The watchdog GMWatch recently produced an article about how hired public relations agencies and key individuals with firm links to the biotechnology sector are attempting to deceive the public and policy makers. The article’s author, Jonathan Matthews, notes that in June 2019 the pro-GMO campaigner Mark Lynas began talking up what he claimed was to be “the world’s first pro-GMO protest”.
The term ‘astroturfing’ is the process by which orchestrated marketing and public relations campaigns are presented as emanating from grassroots participants or ordinary members of the public rather than from powerful corporate interests. Lynas, a well-known industry lobbyist, said the ‘protest’ would involve Indian farmers planting banned GM seeds in what he called “Gandhi-style civil disobedience”. This attention-grabbing campaign was being led by SS, which Lynas described as “very grass roots”.
According to Matthews, SS is not a mass movement of grassroots farmers but an allegedly well-funded fringe group created by the late Sharad Joshi, a right-wing economist and member of the Advisory Board of the Monsanto-backed World Agricultural Forum, an organisation whose founder and first chairman was for many years Monsanto’s director of public policy.
Joshi was also Chairman of Shivar Agroproducts Ltd, says Matthews, but he is best remembered for his ultra-libertarian ideology, his links to certain farmers groups and the political party (Swatantra Bharat Paksh) that he founded – all vehicles for promoting his free market fundamentalism.
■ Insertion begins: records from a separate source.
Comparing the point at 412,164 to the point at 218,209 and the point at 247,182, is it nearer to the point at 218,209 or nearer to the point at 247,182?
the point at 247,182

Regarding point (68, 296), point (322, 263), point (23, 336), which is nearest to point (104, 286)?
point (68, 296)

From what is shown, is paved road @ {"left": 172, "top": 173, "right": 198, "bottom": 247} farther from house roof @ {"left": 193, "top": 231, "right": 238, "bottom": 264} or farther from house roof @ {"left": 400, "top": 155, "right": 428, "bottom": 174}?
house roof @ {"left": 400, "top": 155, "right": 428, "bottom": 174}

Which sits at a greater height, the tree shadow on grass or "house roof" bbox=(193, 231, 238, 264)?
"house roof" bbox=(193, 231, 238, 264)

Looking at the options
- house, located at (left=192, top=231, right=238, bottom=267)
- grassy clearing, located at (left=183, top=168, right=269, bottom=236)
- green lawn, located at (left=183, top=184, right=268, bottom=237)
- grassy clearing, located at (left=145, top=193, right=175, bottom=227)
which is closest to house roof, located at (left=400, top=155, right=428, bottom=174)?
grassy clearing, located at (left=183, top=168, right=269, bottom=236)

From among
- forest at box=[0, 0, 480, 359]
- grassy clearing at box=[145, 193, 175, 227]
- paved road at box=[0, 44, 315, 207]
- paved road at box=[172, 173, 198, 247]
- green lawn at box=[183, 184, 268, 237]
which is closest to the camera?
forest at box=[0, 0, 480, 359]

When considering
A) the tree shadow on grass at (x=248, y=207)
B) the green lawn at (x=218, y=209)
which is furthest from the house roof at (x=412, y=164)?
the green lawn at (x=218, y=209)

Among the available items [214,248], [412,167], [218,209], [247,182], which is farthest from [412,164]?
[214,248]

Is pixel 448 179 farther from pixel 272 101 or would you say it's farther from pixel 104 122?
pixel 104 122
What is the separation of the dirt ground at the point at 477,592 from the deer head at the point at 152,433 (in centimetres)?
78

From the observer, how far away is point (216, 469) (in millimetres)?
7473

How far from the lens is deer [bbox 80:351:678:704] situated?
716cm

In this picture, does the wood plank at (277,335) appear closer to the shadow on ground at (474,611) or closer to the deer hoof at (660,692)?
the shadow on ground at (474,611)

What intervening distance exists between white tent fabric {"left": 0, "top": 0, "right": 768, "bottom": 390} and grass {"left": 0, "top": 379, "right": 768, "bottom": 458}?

“Lynas was not the first to present Shetkari Sanghatana as representing ordinary Indian farmers. A full two decades earlier, the European biotech industry and their PR firm Burson-Marsteller brought some of Shetkari Sanghatana’s leading lights to Europe to try and counter the view that Indian farmers opposed GMO crops. To that end, they were toured around five different countries by the industry’s lobby group, EuropaBio, which in a press release presented this free market fringe group, which is largely confined to the state of Maharashtra, as ‘the mainstream farmers’ movement in India’.”
Matthews adds that the US is the biotech industry’s chief propaganda hub for promoting wide-ranging fakery to the world. Referring to the illegal planting of HT cotton seeds and SS, he says:
“Among the notable cheerleaders promoting the protesters’ cause were the Gates-backed GMO propaganda outfit The Alliance for Science, which pays Mark Lynas to lobby for GMOs; CS Prakash of AgBioWorld, who has long served as a conduit for Monsanto disinformation; Bayer-consultant and Monsanto collaborator Kevin Folta, who made a podcast on the protests with CS Prakash…”
Matthews piece, ‘Fake Farmer Willi part of an international fake parade’, provides details of the various characters and strategies involved in faking it for the biotech industry, not just in India but across the world.
As a market for GM proprietary seeds, chemical inputs and agricultural technology and machinery, India is vast. The potential market for herbicide growth alone for instance is huge: sales could now have reached USD 800 million with scope for even greater expansion, especially with the illegal push to get HT seeds planted.
With GM crops largely shut out of Europe and many countries reluctant to embrace the technology, Western agro-biotech conglomerates are desperate to seek out and expand into untapped (foreign) markets to maintain profitability. India presents potential rich pickings. And this is the bottom line: GM is not about ‘helping farmers’ or ‘feeding the masses’ (myths that have been deconstructed time and again). It is about hard-nose interests endeavouring to displace existing systems of production and capturing and exploiting markets by any means possible – not least fakery and deception.